### TEXT SHOWN ###

Review – Ciara

Aug 9 2013 | By More

✭✭✭✭✩ Art of Violence

Bythe Duff as Ciara. Photo © Jeremy Abrahams

Bythe Duff as Ciara. Photo © Jeremy Abrahams

Traverse Theatre (Venue 15)
Thurs 1 – Sun 25 August 2013
Review by Irene Brown

David Harrower’s one-woman play, written for Blythe Duff, is a finely honed exposition of the collision of diverse worlds – written in ear-to-the-ground language.

Ciara’s father Mick was a hard man. A powerful and wealthy hard man of Irish Catholic stock who had worked his way through the ranks of crime in Glasgow from petty theft to living on the profits of drug dealing with plenty of violence in between.

Like his Sicilian equivalents, he kept his family apart from this murky world. They were safe, secure and living in comfort and his wee lassie Ciara was his treasure. A wee treasure thoroughly indulged and utterly shielded. Mick is now dead but his legacy is finally impacting on Ciara. Her bourgeois art gallery is funded on the back of Mick’s secret life with its callous credo and she finally has to confront that harsh reality.

The comeback of a controversial Glasgow artist Alan Torrance and his painting of a giant woman sleeping above the city are pivotal to this saga. Ciara indulges briefly in a sweet danger of imagining a life with this charismatic man but dangerous events overtake her reverie.  She is obsessed with the image of the sleeping woman that can only be imagined. A female sleeping warrior, a local name for Arran hills seen from Ayrshire, or a version in oils of Dhruva Mistry’s Reclining Woman, created for Glasgow’s Garden Festival in 1988 that became known as The Big Wumman, spring to mind.

A kind of love letter to the dear green place

On the big empty warehouse and art space-in-waiting that is the play’s set, Blythe Duff sits dressed in evening elegance with golden sandals, utterly alive to the audience, and magnificently delivers the acute text by David Harrower that he wrote with her in mind. Ciara tells us early on that this is not a confession and that she expects no sympathy.

### DATA SEGMENT ###

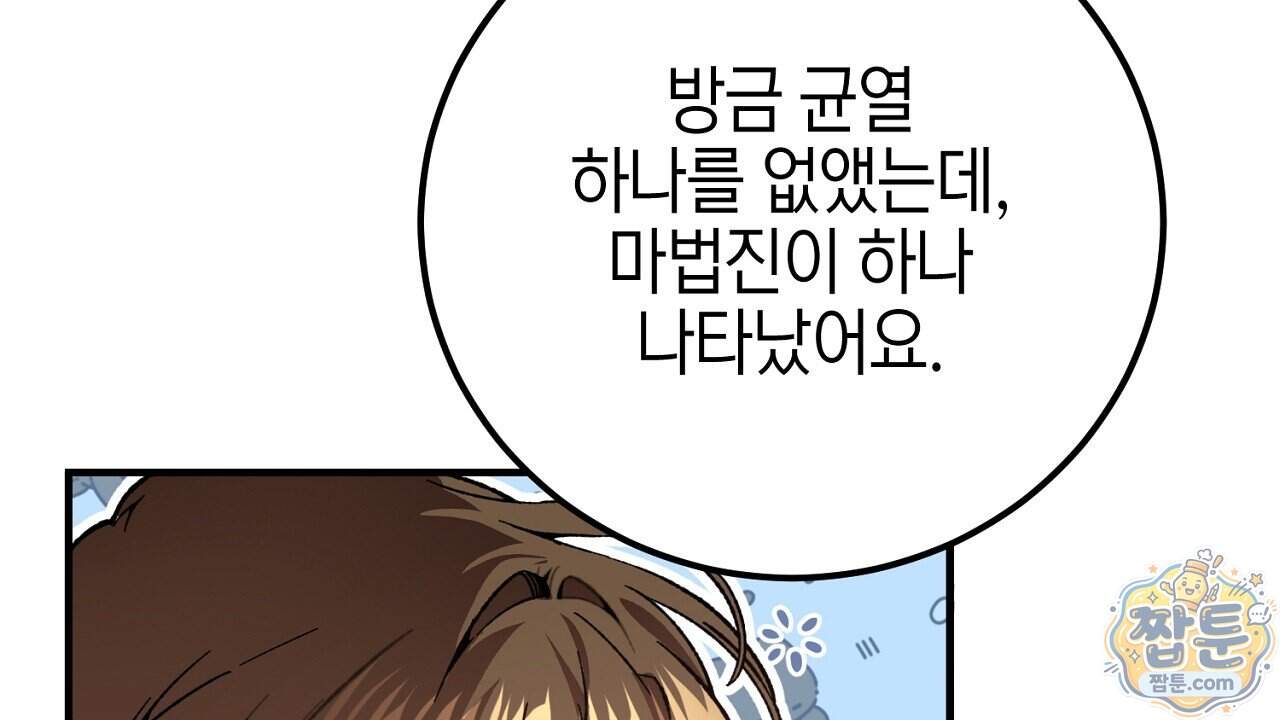 비비안의 사정 24화 168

###

▶ **PROBLEM DESCRIPTION**: In the review of the play Ciara, who is the controversial Glasgow artist whose comeback is central to the story?

▶ **REPLY**: Alan Torrance